* **Written task**
Reproduce the rows verbatim, from the line containing "this 1023×683 image." through the line containing "rusty metal frame [148, 274, 288, 796]", including both of those lines. Omit the pictures from your reproduction.

* **Supplied data**
= = = = = = =

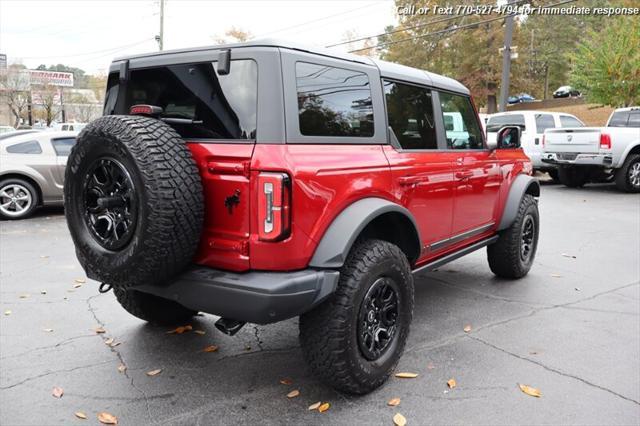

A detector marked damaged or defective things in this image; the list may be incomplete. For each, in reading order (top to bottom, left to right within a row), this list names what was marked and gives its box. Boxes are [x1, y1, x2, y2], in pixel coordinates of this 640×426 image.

crack in pavement [86, 294, 154, 422]
crack in pavement [468, 332, 636, 406]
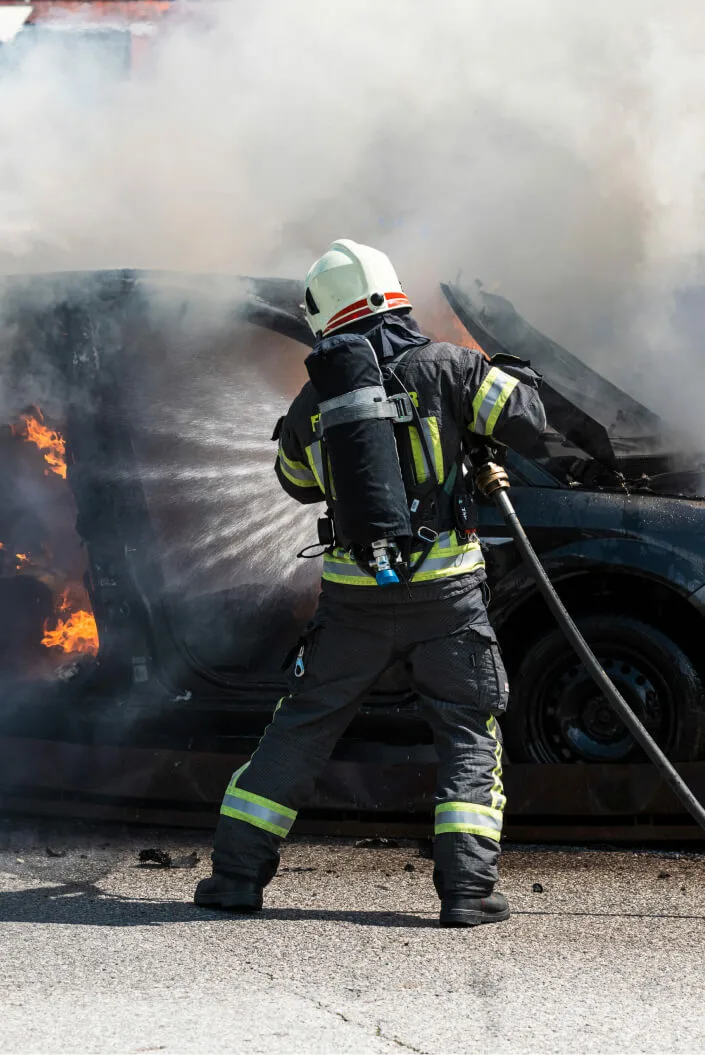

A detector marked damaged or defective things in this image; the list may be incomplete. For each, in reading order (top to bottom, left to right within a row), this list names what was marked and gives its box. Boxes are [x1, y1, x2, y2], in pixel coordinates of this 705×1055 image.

burnt car body [1, 270, 704, 831]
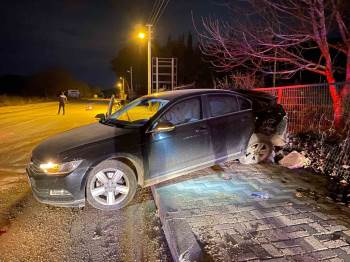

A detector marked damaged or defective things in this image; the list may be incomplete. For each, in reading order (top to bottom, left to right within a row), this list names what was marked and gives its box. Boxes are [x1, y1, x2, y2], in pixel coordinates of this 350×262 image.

detached front wheel [241, 135, 274, 164]
detached front wheel [86, 160, 137, 211]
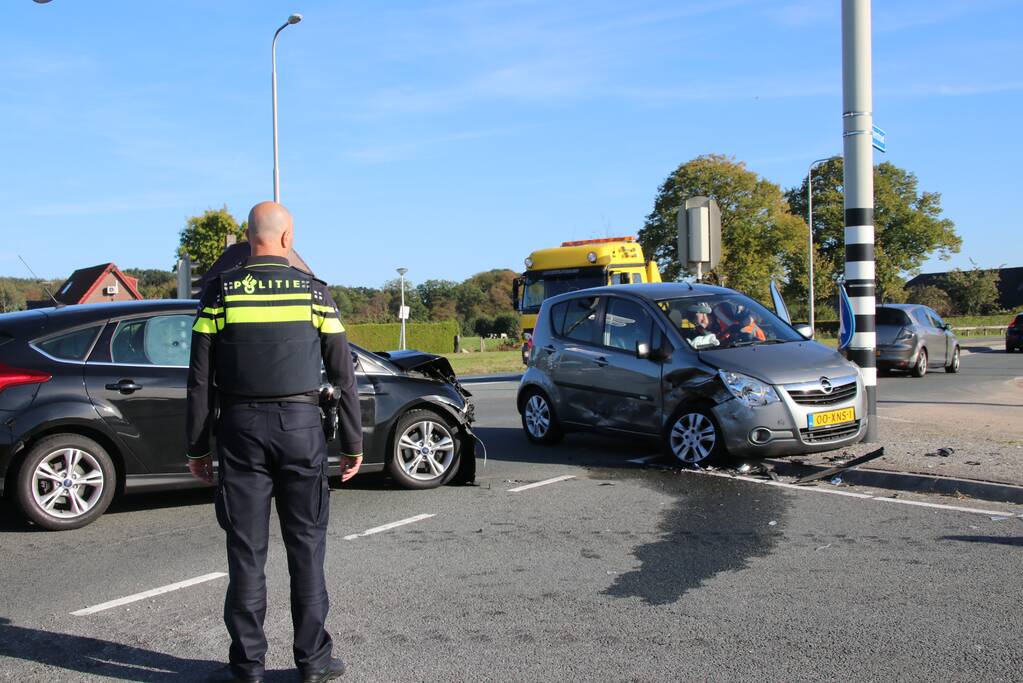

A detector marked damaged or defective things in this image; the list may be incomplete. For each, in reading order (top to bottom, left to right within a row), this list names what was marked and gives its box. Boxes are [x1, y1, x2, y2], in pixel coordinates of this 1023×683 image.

damaged gray opel [520, 282, 864, 464]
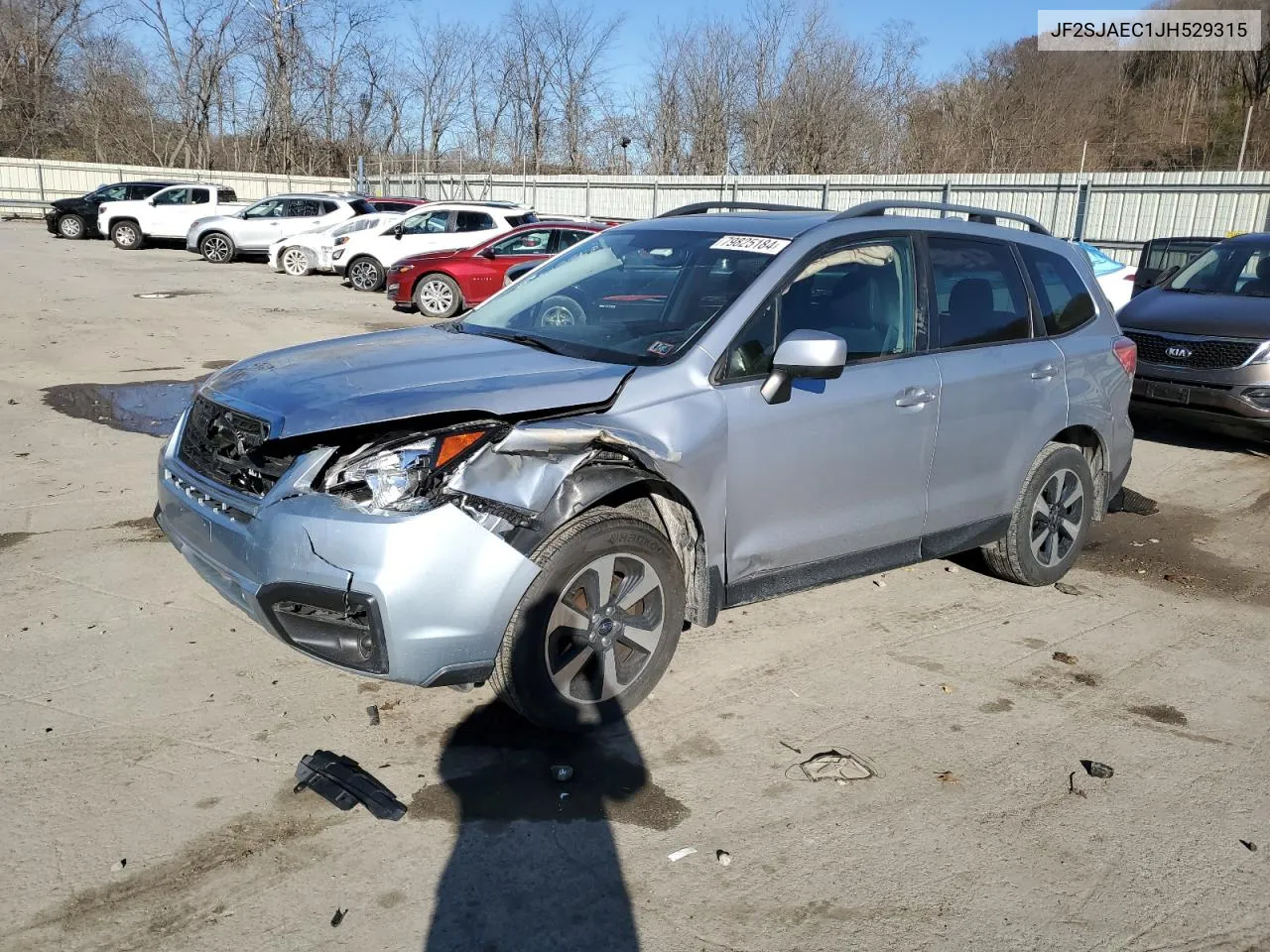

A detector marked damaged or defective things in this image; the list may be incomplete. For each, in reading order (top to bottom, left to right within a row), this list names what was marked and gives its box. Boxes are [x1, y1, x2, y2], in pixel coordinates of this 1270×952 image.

crumpled hood [1122, 287, 1270, 342]
crumpled hood [201, 324, 629, 436]
broken headlight assembly [322, 426, 490, 510]
damaged front bumper [155, 416, 541, 685]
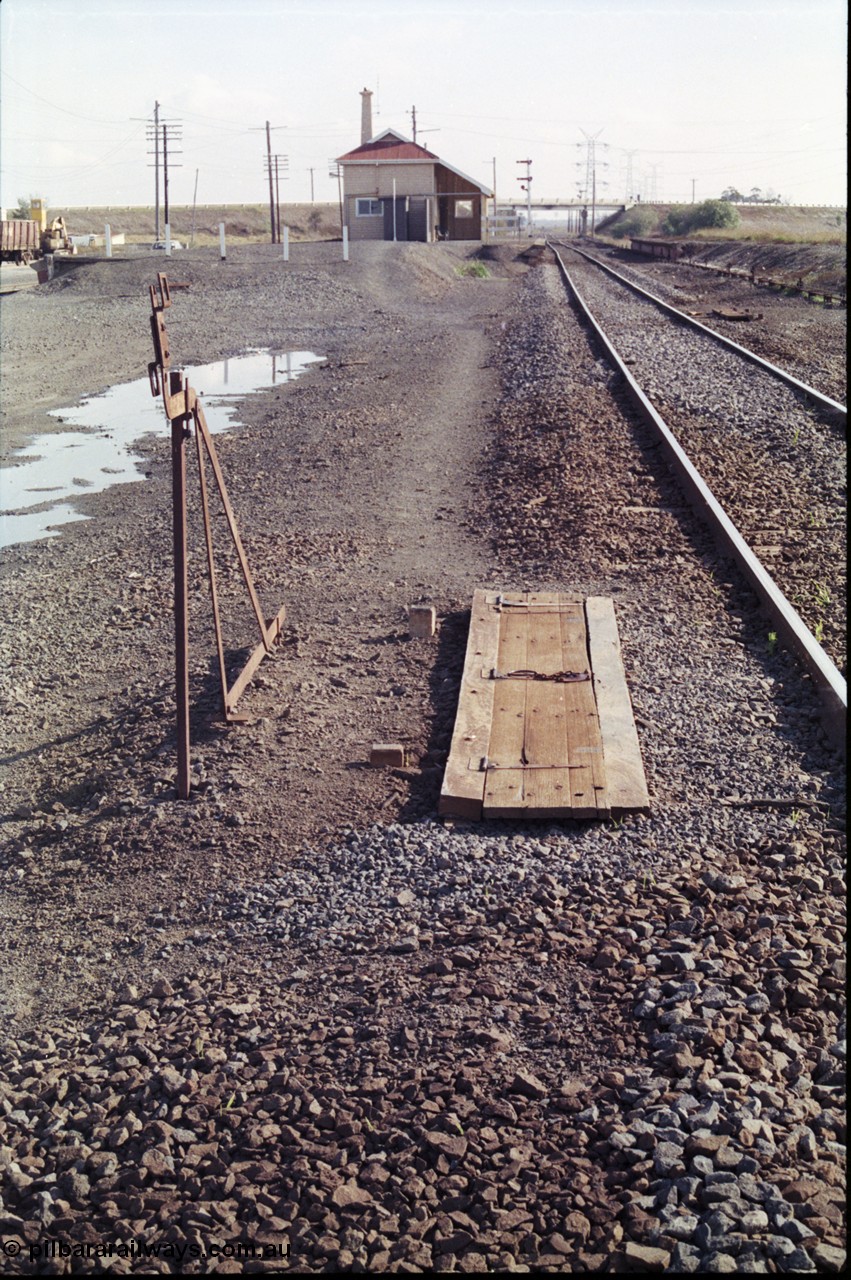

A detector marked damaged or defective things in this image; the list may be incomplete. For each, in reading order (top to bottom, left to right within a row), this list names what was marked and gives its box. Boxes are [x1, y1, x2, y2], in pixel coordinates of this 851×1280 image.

rusty metal frame [148, 274, 288, 796]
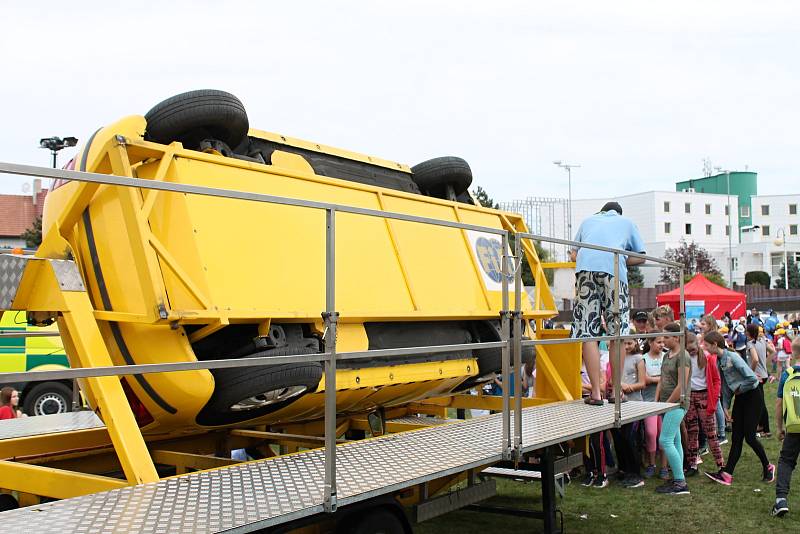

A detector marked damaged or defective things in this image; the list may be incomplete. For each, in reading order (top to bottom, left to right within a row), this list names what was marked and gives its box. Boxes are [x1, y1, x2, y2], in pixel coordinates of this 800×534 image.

yellow overturned car [40, 90, 552, 438]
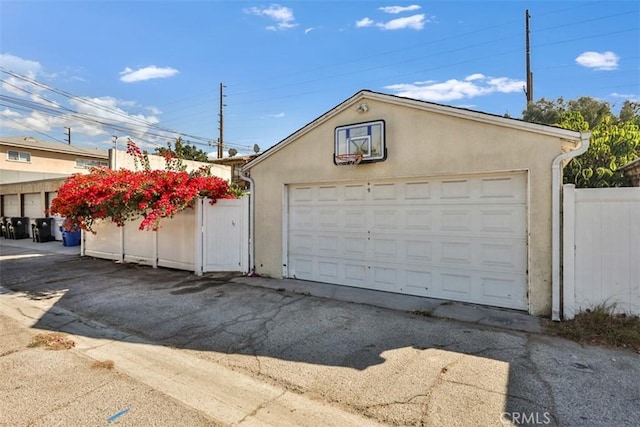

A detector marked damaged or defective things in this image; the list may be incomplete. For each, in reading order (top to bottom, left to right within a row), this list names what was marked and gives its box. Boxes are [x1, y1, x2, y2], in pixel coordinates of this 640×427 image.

cracked asphalt [1, 239, 640, 426]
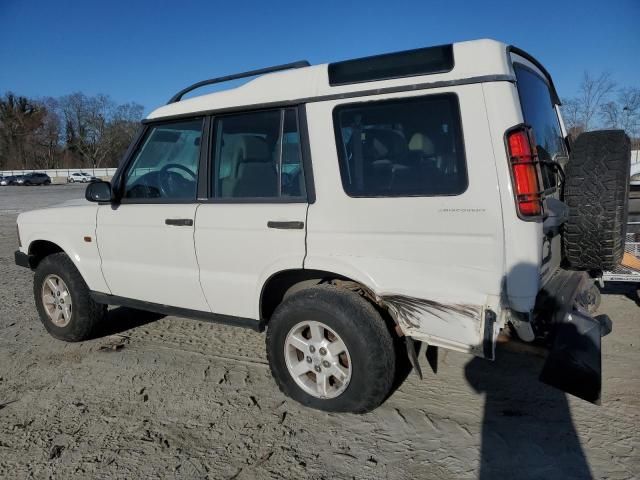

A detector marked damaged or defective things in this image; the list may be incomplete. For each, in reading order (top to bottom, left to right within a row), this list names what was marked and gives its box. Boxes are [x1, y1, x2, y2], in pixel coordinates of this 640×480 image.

damaged rear bumper [532, 272, 608, 404]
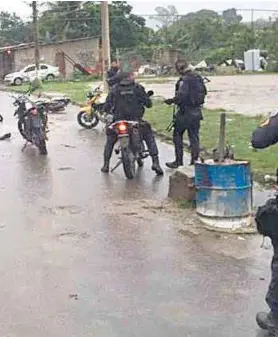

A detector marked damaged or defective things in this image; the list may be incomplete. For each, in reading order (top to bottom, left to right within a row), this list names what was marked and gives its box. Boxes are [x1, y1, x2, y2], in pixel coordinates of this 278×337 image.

rusty barrel [194, 160, 253, 231]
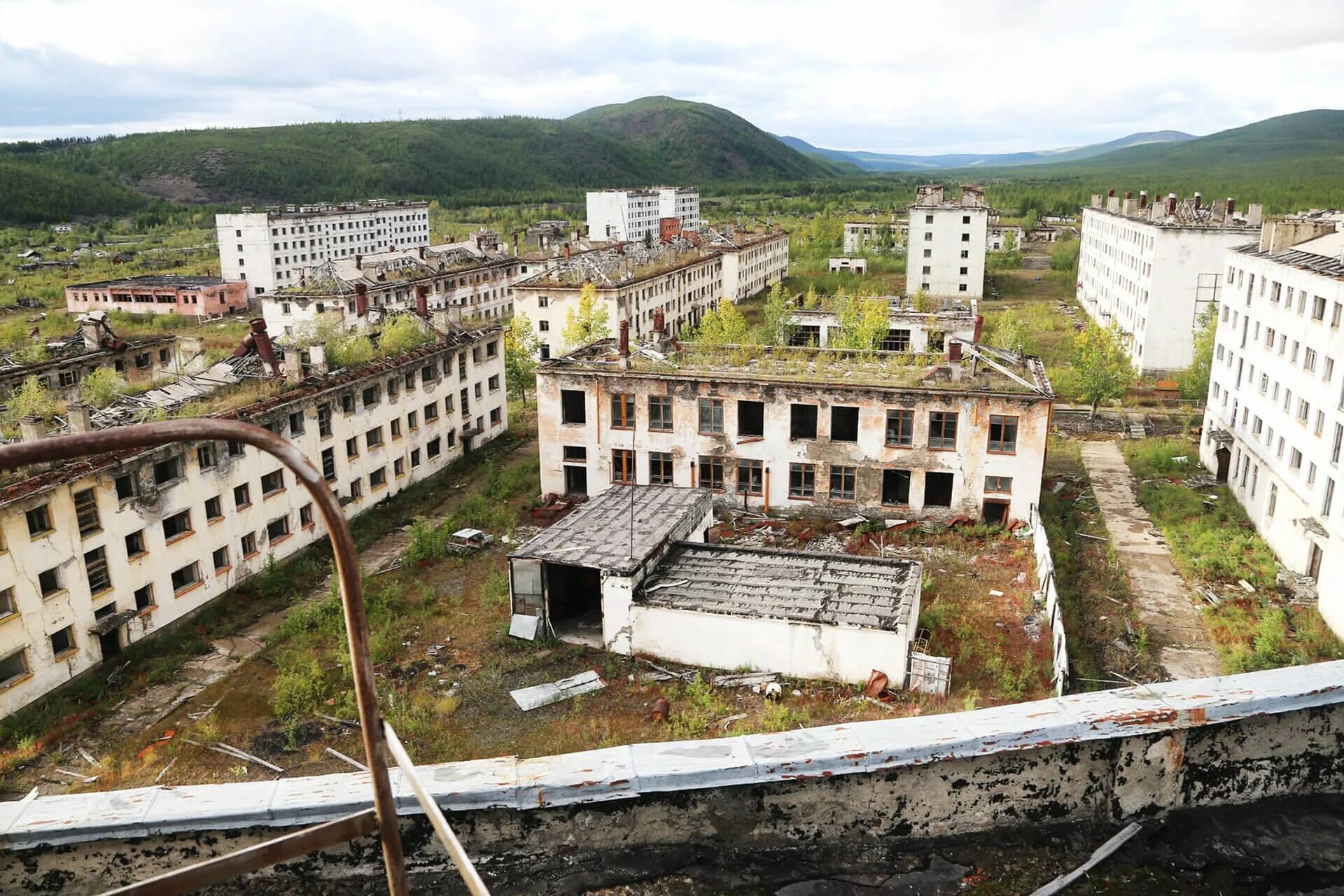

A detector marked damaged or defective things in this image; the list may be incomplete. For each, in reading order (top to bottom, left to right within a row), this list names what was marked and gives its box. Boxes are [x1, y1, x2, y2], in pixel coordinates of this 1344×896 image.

broken window [560, 389, 585, 423]
broken window [610, 395, 636, 428]
broken window [650, 395, 672, 431]
broken window [703, 398, 722, 434]
broken window [739, 400, 762, 440]
broken window [790, 403, 818, 440]
broken window [829, 409, 862, 442]
broken window [885, 409, 913, 445]
broken window [930, 412, 963, 448]
broken window [986, 414, 1019, 451]
broken window [613, 448, 636, 482]
broken window [650, 451, 672, 487]
broken window [703, 454, 722, 490]
broken window [739, 459, 762, 493]
broken window [784, 465, 812, 501]
broken window [823, 465, 857, 501]
broken window [885, 470, 913, 504]
broken window [924, 473, 958, 507]
broken window [980, 473, 1014, 493]
rusted metal pipe [0, 420, 406, 896]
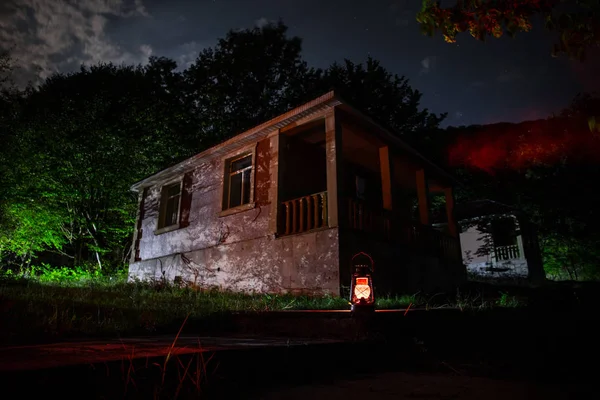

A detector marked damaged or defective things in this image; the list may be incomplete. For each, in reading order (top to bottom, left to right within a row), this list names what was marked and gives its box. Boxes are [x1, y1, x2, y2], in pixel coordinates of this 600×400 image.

= = = = = = =

* **Answer to the problem**
A detector marked damaged or defective things in this image; the list may be incomplete. For each, in reading order (top to bottom, left to right within a row), this list names what was marked and gives its box. Boxes are [x1, y1, x2, y2], in pixel coordinates of this 1023×683 image.

damaged gray opel [520, 282, 864, 464]

A detector marked damaged or defective things in this image; the list may be incomplete. For each, in reading order (top to bottom, left to right within a row), this list names what was marked and gives its box. Boxes are [x1, y1, x2, y2], in pixel coordinates of this 1270×952 image.

crumpled hood [1122, 287, 1270, 342]
crumpled hood [201, 324, 629, 436]
broken headlight assembly [322, 426, 490, 510]
damaged front bumper [155, 416, 541, 685]

A detector marked damaged or defective things in this image; the list may be incomplete. For each, in reading order (top to bottom, left to right within a row), this list names what was marked and gives its box. Boxes are [x1, y1, x2, y2], in pixel coordinates of this 851×1280 image.

rusty metal frame [148, 274, 288, 796]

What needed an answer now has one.